7. A great GP or access to a baby clinic. There are vast differences in the quality of healthcare in clinics across HK. Public clinics are generally free and can be fine, but the doctors, in my opinion, tend to overreact and overprescribe. We see a private GP here and most things are 100% covered by our health insurance (except vaccinations unfortunately). She has known J since birth and it is so reassuring knowing that she knows his complete medical history every time we see her. I had a terrifying experience at my one and only trip to a public clinic with J and won't risk it again. Baby clinics are also a great way to keep an eye on your little one's progress, talk to professionals, and meet other mums. A number of medical centres run them on a weekly basis and there's also a clinic, among many other things, at Annerley (http://www.annerley.com.hk/).

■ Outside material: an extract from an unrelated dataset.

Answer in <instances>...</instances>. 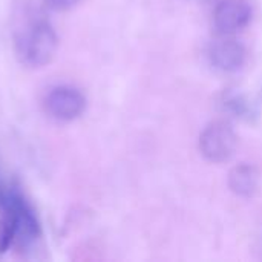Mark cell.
<instances>
[{"mask_svg":"<svg viewBox=\"0 0 262 262\" xmlns=\"http://www.w3.org/2000/svg\"><path fill=\"white\" fill-rule=\"evenodd\" d=\"M229 187L235 195L250 198L259 189V172L250 164H239L229 173Z\"/></svg>","mask_w":262,"mask_h":262,"instance_id":"cell-6","label":"cell"},{"mask_svg":"<svg viewBox=\"0 0 262 262\" xmlns=\"http://www.w3.org/2000/svg\"><path fill=\"white\" fill-rule=\"evenodd\" d=\"M238 146V137L226 121L210 123L200 135V150L212 163H224L233 157Z\"/></svg>","mask_w":262,"mask_h":262,"instance_id":"cell-2","label":"cell"},{"mask_svg":"<svg viewBox=\"0 0 262 262\" xmlns=\"http://www.w3.org/2000/svg\"><path fill=\"white\" fill-rule=\"evenodd\" d=\"M190 2H198L200 3V2H207V0H190Z\"/></svg>","mask_w":262,"mask_h":262,"instance_id":"cell-9","label":"cell"},{"mask_svg":"<svg viewBox=\"0 0 262 262\" xmlns=\"http://www.w3.org/2000/svg\"><path fill=\"white\" fill-rule=\"evenodd\" d=\"M18 60L29 68L48 64L58 46V38L51 23L41 15H32L23 21L14 37Z\"/></svg>","mask_w":262,"mask_h":262,"instance_id":"cell-1","label":"cell"},{"mask_svg":"<svg viewBox=\"0 0 262 262\" xmlns=\"http://www.w3.org/2000/svg\"><path fill=\"white\" fill-rule=\"evenodd\" d=\"M226 107L236 117V118H241V120H246V121H250L256 117V109L255 106L252 104V101L243 95V94H230L226 97V101H224Z\"/></svg>","mask_w":262,"mask_h":262,"instance_id":"cell-7","label":"cell"},{"mask_svg":"<svg viewBox=\"0 0 262 262\" xmlns=\"http://www.w3.org/2000/svg\"><path fill=\"white\" fill-rule=\"evenodd\" d=\"M252 18V8L246 0H221L213 11V25L223 35H233L244 29Z\"/></svg>","mask_w":262,"mask_h":262,"instance_id":"cell-4","label":"cell"},{"mask_svg":"<svg viewBox=\"0 0 262 262\" xmlns=\"http://www.w3.org/2000/svg\"><path fill=\"white\" fill-rule=\"evenodd\" d=\"M80 0H45L46 6L54 11H68L74 8Z\"/></svg>","mask_w":262,"mask_h":262,"instance_id":"cell-8","label":"cell"},{"mask_svg":"<svg viewBox=\"0 0 262 262\" xmlns=\"http://www.w3.org/2000/svg\"><path fill=\"white\" fill-rule=\"evenodd\" d=\"M209 55L212 64L223 72H236L247 60L246 48L239 41L227 38V35L212 45Z\"/></svg>","mask_w":262,"mask_h":262,"instance_id":"cell-5","label":"cell"},{"mask_svg":"<svg viewBox=\"0 0 262 262\" xmlns=\"http://www.w3.org/2000/svg\"><path fill=\"white\" fill-rule=\"evenodd\" d=\"M45 109L49 117L58 121H72L86 109V97L72 86H57L45 98Z\"/></svg>","mask_w":262,"mask_h":262,"instance_id":"cell-3","label":"cell"}]
</instances>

8. Playgroups/playdates: To be honest I'm not sure what it's like for those living on HK island or Kowloon-side but here on Lantau there's really no such thing as taking the kids to the park. There's the beach (if you don't mind dead fish and buffalo poo) and a couple of small play areas, but the only way to allow your little ones to really let off steam is to take them to organised playgroups. I've already mentioned the playgroups we take J to but there are a few other specialised play centres in HK that are worth a mention. Two that have been recommended are Playtown in Pok Fu Lam (www.playtown.com.hk), and Roly Pollies in Causeway Bay (www.rolypollies.com.hk). There are also many others around that offer play time in English and Mandarin if you're keen to encourage bilingualism from a young age. I would love to hear from anyone who knows of other places, especially those closer to South Lantau.
And finally 9 and 10: Patience and a sense of humour. Most people here are polite and some can be really quite helpful. But there are others who will push past you, bumping the stroller to get through an open door before it closes. Some days I feel like people are being deliberately unhelpful and others I feel completely invisible. Accepting these things as part of life in a city that has 7 million people crammed into a relatively small area will help you avoid getting too stressed about it. I also find it helps to leave yourself plenty of time to do anything, especially when you're out with a little one. I'm a huge fan of going out on days when I don't actually need to do anything, when we can just wander around and watch the hustle and bustle, and truly appreciate this fairly unique and fascinating place.